The appellants were the personal representatives of Mrs Kathleen Mary Watkins (the deceased) who died on 18 March 2006 aged 91 years and one day. On 21 December 2004, when she was 89 years and 9 months, the deceased settled her 50% interest in a Royal Skandia Collective Redemption Bond obtained for a premium of £340,000 (the settlement). The deceased’s sons David and Keith were appointed as trustees of the settlement.
The settlement was divided into two funds, ‘the settlor’s fund’ for the absolute benefit of the deceased and ‘the residual fund’ for David and Keith in equal shares. The settlor’s fund provided that the trustees would pay 10% pa of the single premium for the Skandia Bond to the deceased for her life, payable quarterly. This was quantified at £4,250 per quarter or £53,273 over the actuarially measured life expectancy of the deceased (3.1337 years).
On 15 September 2009, HMRC issued a notice of determination that valued the deceased’s retained rights in the settlement at one quarter’s payment of £4,250. The appellants appealed the notice contending that the value of the retained rights was approximately £49,033 on the basis that this was its commercial value over 3.1337 years at an interest rate of 5%.
At the hearing, the appellants gave evidence of ‘an informal survey of several organisations and people’. This included a signed statement of a retired senior manager at HSBC, which stated that although discounted gift income streams were not generally sold in the financial markets today (a point HMRC had already accepted), if such a market were to arise it would be almost inconceivable that capitalisation would not be available somewhere in the financial system. The appellants also reported the comments of a Lloyd’s TSB branch manager to the effect that if someone asked for a capital advance against a lifetime interest income stream there was no reason why this would not be treated as a normal capital advance request.

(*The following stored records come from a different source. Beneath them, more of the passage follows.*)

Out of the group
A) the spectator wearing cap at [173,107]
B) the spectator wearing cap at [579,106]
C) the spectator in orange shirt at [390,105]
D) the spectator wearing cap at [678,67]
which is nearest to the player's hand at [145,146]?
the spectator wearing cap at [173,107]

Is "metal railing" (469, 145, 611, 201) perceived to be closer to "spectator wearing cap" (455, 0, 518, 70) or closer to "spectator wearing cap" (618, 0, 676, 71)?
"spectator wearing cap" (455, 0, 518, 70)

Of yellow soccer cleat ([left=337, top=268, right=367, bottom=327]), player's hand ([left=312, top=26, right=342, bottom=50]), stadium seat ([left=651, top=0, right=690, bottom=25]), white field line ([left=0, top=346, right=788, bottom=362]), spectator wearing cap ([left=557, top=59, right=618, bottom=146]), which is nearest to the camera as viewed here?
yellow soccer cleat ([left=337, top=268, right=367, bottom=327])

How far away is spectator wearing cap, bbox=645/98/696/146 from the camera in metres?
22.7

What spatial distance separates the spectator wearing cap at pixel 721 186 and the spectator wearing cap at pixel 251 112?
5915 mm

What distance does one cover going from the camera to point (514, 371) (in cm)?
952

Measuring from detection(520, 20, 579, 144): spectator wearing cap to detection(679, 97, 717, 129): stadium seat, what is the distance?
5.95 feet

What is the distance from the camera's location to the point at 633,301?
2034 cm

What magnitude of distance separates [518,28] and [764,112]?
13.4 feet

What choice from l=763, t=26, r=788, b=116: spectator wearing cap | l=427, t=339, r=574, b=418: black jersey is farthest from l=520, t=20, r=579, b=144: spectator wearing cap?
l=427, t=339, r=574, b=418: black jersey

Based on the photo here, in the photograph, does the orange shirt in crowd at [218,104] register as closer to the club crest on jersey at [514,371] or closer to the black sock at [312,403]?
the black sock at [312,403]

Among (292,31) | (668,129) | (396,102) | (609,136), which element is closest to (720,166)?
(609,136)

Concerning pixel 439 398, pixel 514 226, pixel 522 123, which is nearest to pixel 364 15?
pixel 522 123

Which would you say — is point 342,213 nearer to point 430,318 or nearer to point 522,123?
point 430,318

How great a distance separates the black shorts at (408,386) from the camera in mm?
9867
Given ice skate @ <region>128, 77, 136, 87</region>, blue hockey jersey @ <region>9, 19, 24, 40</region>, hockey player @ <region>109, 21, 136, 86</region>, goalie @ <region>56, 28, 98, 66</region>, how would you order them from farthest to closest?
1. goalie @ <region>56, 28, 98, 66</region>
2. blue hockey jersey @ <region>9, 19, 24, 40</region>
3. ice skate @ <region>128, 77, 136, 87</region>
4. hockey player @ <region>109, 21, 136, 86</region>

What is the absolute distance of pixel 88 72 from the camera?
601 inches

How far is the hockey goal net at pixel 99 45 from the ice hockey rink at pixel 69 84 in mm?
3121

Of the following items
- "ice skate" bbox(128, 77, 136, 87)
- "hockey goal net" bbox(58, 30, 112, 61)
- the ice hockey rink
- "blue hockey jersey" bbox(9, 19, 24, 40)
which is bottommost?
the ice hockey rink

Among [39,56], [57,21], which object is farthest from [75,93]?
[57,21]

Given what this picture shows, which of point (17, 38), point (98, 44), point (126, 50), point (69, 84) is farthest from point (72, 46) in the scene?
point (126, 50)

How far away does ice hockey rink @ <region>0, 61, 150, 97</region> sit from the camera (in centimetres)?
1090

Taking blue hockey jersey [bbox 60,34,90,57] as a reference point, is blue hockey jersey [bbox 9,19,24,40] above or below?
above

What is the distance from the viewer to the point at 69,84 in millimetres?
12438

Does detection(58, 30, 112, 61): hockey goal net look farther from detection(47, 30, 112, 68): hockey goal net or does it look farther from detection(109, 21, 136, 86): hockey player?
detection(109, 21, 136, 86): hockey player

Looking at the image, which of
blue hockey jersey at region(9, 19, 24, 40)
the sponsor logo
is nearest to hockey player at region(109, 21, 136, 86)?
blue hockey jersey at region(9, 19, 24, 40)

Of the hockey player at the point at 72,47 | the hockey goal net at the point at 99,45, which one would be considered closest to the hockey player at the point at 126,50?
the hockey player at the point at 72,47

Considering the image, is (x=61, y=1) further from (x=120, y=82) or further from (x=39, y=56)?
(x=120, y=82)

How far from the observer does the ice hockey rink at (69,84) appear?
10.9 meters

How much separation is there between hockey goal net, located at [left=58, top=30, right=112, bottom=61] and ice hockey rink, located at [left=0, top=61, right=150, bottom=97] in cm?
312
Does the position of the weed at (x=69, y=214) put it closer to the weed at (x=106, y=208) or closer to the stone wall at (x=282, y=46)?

Expert evidence for HMRC was given by a fellow of the Institute of Actuaries. He stated that as far as he was aware there was no market in the sale of income streams arising from discounted gift trusts but there was an established methodology for valuing trust interests. The market for the sale of trust interests had declined sharply and had been limited since at least 1990. He concluded that no purchaser would have proceeded to purchase a discounted gift income stream interest without life insurance and that none would have been available to the deceased given her age. He accepted that several hypothetical methods of achieving a sale proposed by the appellants, including a charge on assets, and the beneficiaries underwriting the deceased’s mortality risk were feasible though he could see no commercial advantage from the buyer’s perspective and they were therefore unlikely to occur in practice.
The appellants submitted that the position adopted by HMRC was unduly rigid and that the evidence showed that non-standard types of transaction were available which would overcome the problem of the deceased’s life being uninsurable due to her age. The expert evidence of HMRC was limited in that it focused on sales of life interests and contingent reversions under trusts, both of which were materially different from the present case. No reliable conclusion could therefore be drawn from this evidence. Unlike in RCC v Bower & anor  STC 510 , in the present case, there were feasible options for the sale of the deceased’s retained interest rather than mere conjectures. It was open to the tribunal to take account of the normal mechanisms of financial affairs and to hypothesise the likely sales and the shape of the market in which they would be made.
HMRC submitted that care should be taken not to speculate where evidence of reality was lacking. The authorities clearly required the statutory hypothesis to be related to evidence of what was likely to happen. The best evidence of that in the present case was what happened in closely comparable situations in the open market. The circumstances of the case were virtually on all fours with Bower . None of the suggestions put forth by the appellants were supported by any evidence that they had ever actually occurred. Even in the case of a special purchaser, Walton emphasised that the person envisaged must be a reality and not an artificial construct. No evidence was put forward of such a person and the appellants’ hypothetical methods of achieving a sale lacked commercial reality. As such, no reliance should be placed on them.
Held (dismissing the appeal):
- 1. It was clear from the authorities, and Bower in particular, that the tribunal was required to conduct an enquiry into the factual existence of the open market in which a sale is to be hypothesised for the purposes of s160 IHTA 1984. The appellants’ evidence showed no existing market, let alone one which could be described as an open market, nor a market for any similar type of entitlement.
- 2. The evidence put forward by the appellants did not show that any of the hypothetical transactions they proposed had ever been achieved. The appellants’ evidence amounted to speculation of what was possible.
- 3. HMRC’s evidence relating to the sale of life interests and contingent reversion interests was limited and not entirely on all fours with the facts of the case but showed a consistent pattern of behaviour over a significant period of time in regard to rights very similar to those of the deceased in the settlement. Lord Hoffman’s reminder in Gray that although under s160 IHTA 1984 the sale is hypothetical, the open market in which it is supposed to have taken place is not very much in the tribunal’s mind.
- 4. Though the appellants’ hypothetical formulations were ingenious they did not pass the test of being identifiable with any type of open market that exists. The burden of displacing HMRC’s valuation lay with the appellants and it had not been discharged.